The other side of the pushbutton is connected to the IRQ signal.  I found that signal at pin 4 of the 6502.  Remove the 6502 from the socket and strip the insulation from the end of the 30 gage wire.  Insert it in the socket for the 6502 in pin 4 and replace the 6502 to retain the wire.  Route the wire along the chips for a neat installation.

For a temporary hookup, Bob S-C suggests folding a 3-by-5 card in half, and triming it so that the folded edge just fits into an empty slot.  Then, while power to the Apple is off, slip one wire into the space between the card and pin 26 (ground) and the other wire between the card and pin 30 (IRQ).  Both of these wires will be on the power-supply side of the card:  pin 26 is at the back edge, and pin 30 is the fifth from the back.  Once the wires are inserted, you may wish to tape them down.

Enter the routine at address $300 and BSAVE it.  When you want to debug a hanging program, first BRUN the INTERRUPT TRACE utility.  This installs the utility at address $300 to $3CA.  Pressing the pushbutton will cause an immediate display of the current program counter and registers.  The utility will wait with a blinking cursor for a "G" or "S" from the keyboard to continue or enter monitor.

Sometimes the program you're investigating may not respond to the pushbutton.  This is because somewhere in the program interrupts have been disabled with the SEI command ($78).  You must search through the entire program and replace these with a CLI instruction ($58).  Make sure that each $78 found is not data in the program and is a valid instruction before you replace it.

The next time that you have a problem with your Apple "hanging" for no apparent reason, use this  utility to see where the 6502 "is".  It may help solve those "hard to debug programs".

When you run the program, the SETUP routine (from $300 to $30B) sets the interrupt vector location and then enables interrupts.  When the pushbutton is depressed, the IRQ line (pin 4 on the 6502) is pulled low.  At the completion of the current instruction, the program counter high, program counter low, and processor status are pushed on the stack.  Interrupt disable is automatically set and the program counter is loaded with the contents of $FFFE and $FFFF.  In the Autostart monitor ROM the program counter is set to $FA40 where the monitor interrupt service routine is located. (In the old monitor the identical routine is at $FA86)  This routine saves the accumulator in $45 and examines the processor status register to see if the inter- rupt was caused by a BRK command.  Remember, the BRK command shares the same vector location with the interrupt for software simulation of interrupts.  If the interrupt was not caused by BREAK then a JMP indirect to location ($3FE) is performed.

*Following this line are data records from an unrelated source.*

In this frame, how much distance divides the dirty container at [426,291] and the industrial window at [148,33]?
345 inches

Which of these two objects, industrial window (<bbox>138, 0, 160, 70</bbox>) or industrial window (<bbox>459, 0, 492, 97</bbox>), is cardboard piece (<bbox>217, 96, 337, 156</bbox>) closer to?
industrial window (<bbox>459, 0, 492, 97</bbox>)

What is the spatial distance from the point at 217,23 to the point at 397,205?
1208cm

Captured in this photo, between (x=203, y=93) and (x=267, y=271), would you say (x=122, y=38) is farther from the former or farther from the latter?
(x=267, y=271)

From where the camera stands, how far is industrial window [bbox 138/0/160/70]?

Lines 1280-1290 save the X- and Y-registers.  The accumulator has already been saved by the monitor interrupt routine.

Lines 1300-1350 copy the register display titles to the bottom of the screen.  Of course, if your program happened to be in one of the full-screen graphics modes, this line will not be visible.  If you have a //e, you can add code to sense the graphics mode, save it, switch to text mode; then you will have to restore it all when you type "G" to continue after the interrupt.  The new enhanced //e ROMs automatically handle saving and restoring all the bank switched memory, but they still leave the graphics modes up to the programmer.

Lines 1360-1510 convert the values of the five registers and store them into the bottom line.  I add 3 to the S-register value before displaying it, so you see the value before the IRQ code pushed PC and S onto the stack.  I start with the Y-register pointing at the point on the bottom line where the A-register should be displayed.  The DISPLAY.HEX subroutine advances the Y-register by 5, so it is always ready for displaying the next register.

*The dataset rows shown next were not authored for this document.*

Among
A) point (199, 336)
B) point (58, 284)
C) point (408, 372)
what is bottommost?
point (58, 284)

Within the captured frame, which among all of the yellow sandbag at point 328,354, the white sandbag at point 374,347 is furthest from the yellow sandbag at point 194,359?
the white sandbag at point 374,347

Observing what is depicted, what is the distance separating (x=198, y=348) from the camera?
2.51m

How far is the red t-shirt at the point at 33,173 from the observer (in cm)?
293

Lines 1520-1590 display the PC-register.  This value is taken from the stack, where the IRQ automatically saved it.

Lines 1600-1750 wait for you to type "G" or "S".  While waiting, the last character on the bottom line is flashed to remind you to type.  If you type "G", lines 1760-1800 restore the registers and return to the interrupted program.  If you type "S", line 1820 takes you to the monitor.